==== Excerpt provided
Robert Leamon Bryant (born August 30, 1953) is an American mathematician. He works at Duke University and specializes in differential geometry.

==Education and career==
Bryant grew up in a farming family in Harnett County and was a first-generation college student. He obtained a bachelor's degree at North Carolina State University at Raleigh in 1974 and a PhD at University of North Carolina at Chapel Hill in 1979. His thesis was entitled "Some Aspects of the Local and Global Theory of Pfaffian Systems" and was written under the supervision of Robert Gardner.

He worked at Rice University for seven years, as assistant professor (1979–1981), associate professor (1981–1982) and full professor (1982–1986). He then moved to Duke University, where he worked for twenty years as J. M. Kreps Professor.

Between 2007 and 2013 he worked as full professor at University of California, Berkeley, where he served as the director of the Mathematical Sciences Research Institute (MSRI). In 2013 he returned to Duke University as Phillip Griffiths Professor of Mathematics.

Bryant was awarded in 1982 a Sloan Research Fellowship. In 1986 he was invited speaker at the International Congress of Mathematicians in Berkeley.

He was elected in 2002 a fellow of the American Academy of Arts and Sciences, in 2007 a member of the National Academy of Sciences, in 2013 a fellow of the American Mathematical Society and in 2022 a fellow of the American Association for the Advancement of Science. He is also a member of the Association for Women in Mathematics, the National Association of Mathematicians and the Mathematical Association of America.

He served as the president of the American Mathematical Society for the 2-years term 2015–2016, for which he was the first openly gay president.

Bryant is on the board of directors of EDGE, a transition program for women entering graduate studies in the mathematical sciences. He is also a board member of Spectra, an association for LGBT mathematicians that he helped to create.

== Research ==
Bryant's research has been influenced by Élie Cartan, Shiing-Shen Chern, and Phillip Griffiths. His research interests cover many areas in Riemannian geometry, geometry of PDEs, Finsler geometry and mathematical physics.
========
==== Stored data
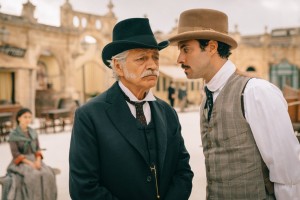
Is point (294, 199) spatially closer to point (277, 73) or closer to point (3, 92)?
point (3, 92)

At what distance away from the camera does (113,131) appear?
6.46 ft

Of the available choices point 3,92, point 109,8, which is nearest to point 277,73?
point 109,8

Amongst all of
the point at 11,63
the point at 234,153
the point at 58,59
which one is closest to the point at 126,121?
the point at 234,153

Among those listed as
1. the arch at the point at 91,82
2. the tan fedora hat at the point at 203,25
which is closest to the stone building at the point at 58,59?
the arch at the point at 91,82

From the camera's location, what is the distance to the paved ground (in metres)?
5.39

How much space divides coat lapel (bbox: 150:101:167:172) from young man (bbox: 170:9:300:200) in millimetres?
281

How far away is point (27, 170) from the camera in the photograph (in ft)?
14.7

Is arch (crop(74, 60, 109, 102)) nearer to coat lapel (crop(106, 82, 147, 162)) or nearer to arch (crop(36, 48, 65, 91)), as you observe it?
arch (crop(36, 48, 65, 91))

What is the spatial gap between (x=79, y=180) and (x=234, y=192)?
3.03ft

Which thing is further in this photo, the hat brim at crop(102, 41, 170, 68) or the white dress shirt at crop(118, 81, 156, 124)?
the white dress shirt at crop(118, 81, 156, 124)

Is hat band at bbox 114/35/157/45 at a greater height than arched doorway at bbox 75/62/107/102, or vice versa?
========
==== Stored data
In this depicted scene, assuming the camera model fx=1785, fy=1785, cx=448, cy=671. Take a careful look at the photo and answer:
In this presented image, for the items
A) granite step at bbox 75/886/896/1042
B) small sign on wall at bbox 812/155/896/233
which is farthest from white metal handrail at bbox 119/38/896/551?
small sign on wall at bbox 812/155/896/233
========
==== Stored data
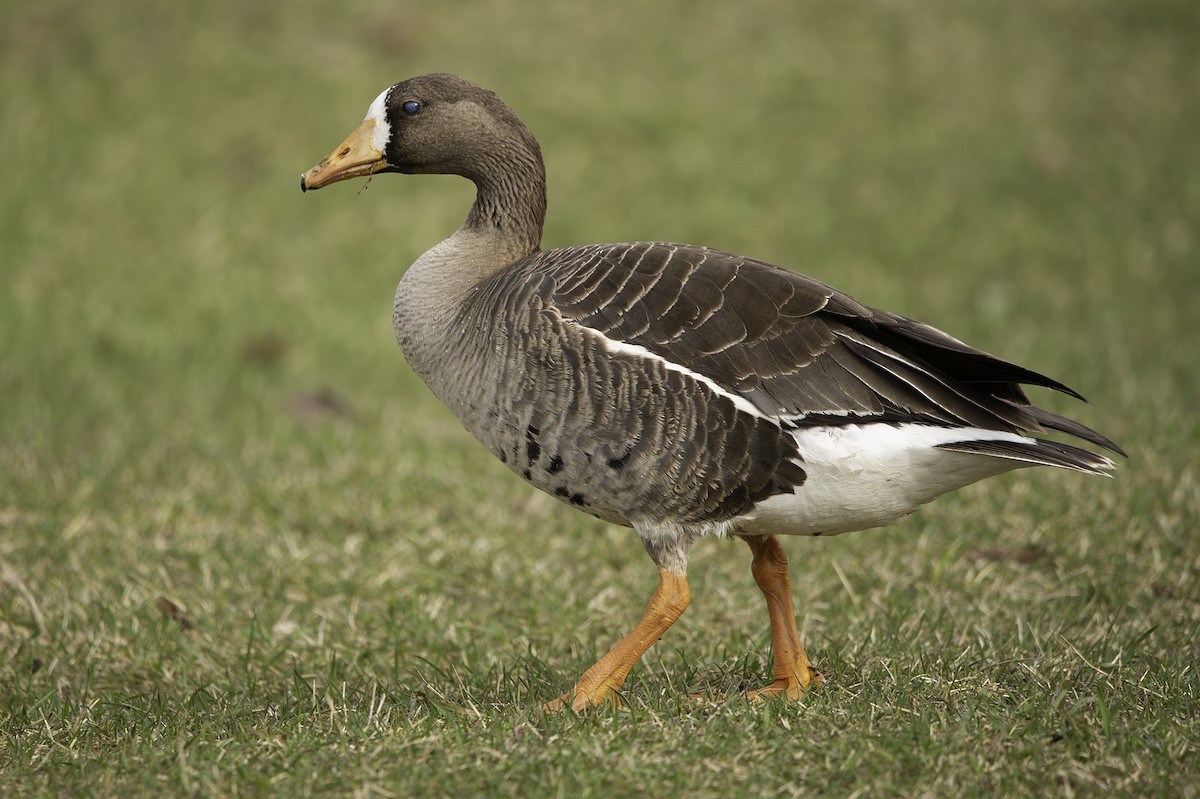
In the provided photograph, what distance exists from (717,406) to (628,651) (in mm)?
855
========
• [Work item]
Continue the biographical article on mathematician Robert Bryant, picking up after its final sentence.

• [Output of the task]
In 1987 he proved several properties of surfaces of unit constant mean curvature in hyperbolic space, which are now called Bryant surfaces in his honour. In 2001 he contributed many advancements to the theory of Bochner-Kähler metrics, the class of Kähler metrics whose Bochner curvature vanishes.

In 1987 he produced the first examples of Riemannian metrics with exceptional holonomy (i.e. whose holonomy groups are G_{2} or Spin(7)); this showed that every group in Marcel Berger's classification can arise as a holonomy group. Later, he also contributed to the classification of exotic holonomy groups of arbitrary (i.e. non-Riemannian) torsion-free affine connections.

Together with Phillip Griffiths and others co-authors, Bryant developed the modern theory of Exterior Differential Systems, writing two influential monographs, which have become the standard reference in the topic. He also worked on their cohomology and applications to PDEs.

He is author of more than 60 papers, and he has supervised 26 PhD students.

==Books==
- A sampler of Riemann-Finsler Geometry, Cambridge University Press 2004 (editor with David Bao, S. S. Chern, Zhongmin Shen)
- Exterior Differential Systems, MSRI Publ. 18, Springer Verlag 1991, ISBN 0-226-07794-2 (with Robert Brown Gardner, S. S. Chern, H. L. Goldschmidt and Phillip Griffiths)
- Exterior Differential Systems and Euler-Lagrange Partial Differential Equations, Chicago Lectures in Mathematics, University of Chicago Press 2003, ISBN 0-226-07793-4 (with Phillip Griffiths and Dan Grossman)
- Integral Geometry, Contemporary Mathematics 63, AMS 1987 (editor with Victor Guillemin, Sigurdur Helgason, R. O. Wells)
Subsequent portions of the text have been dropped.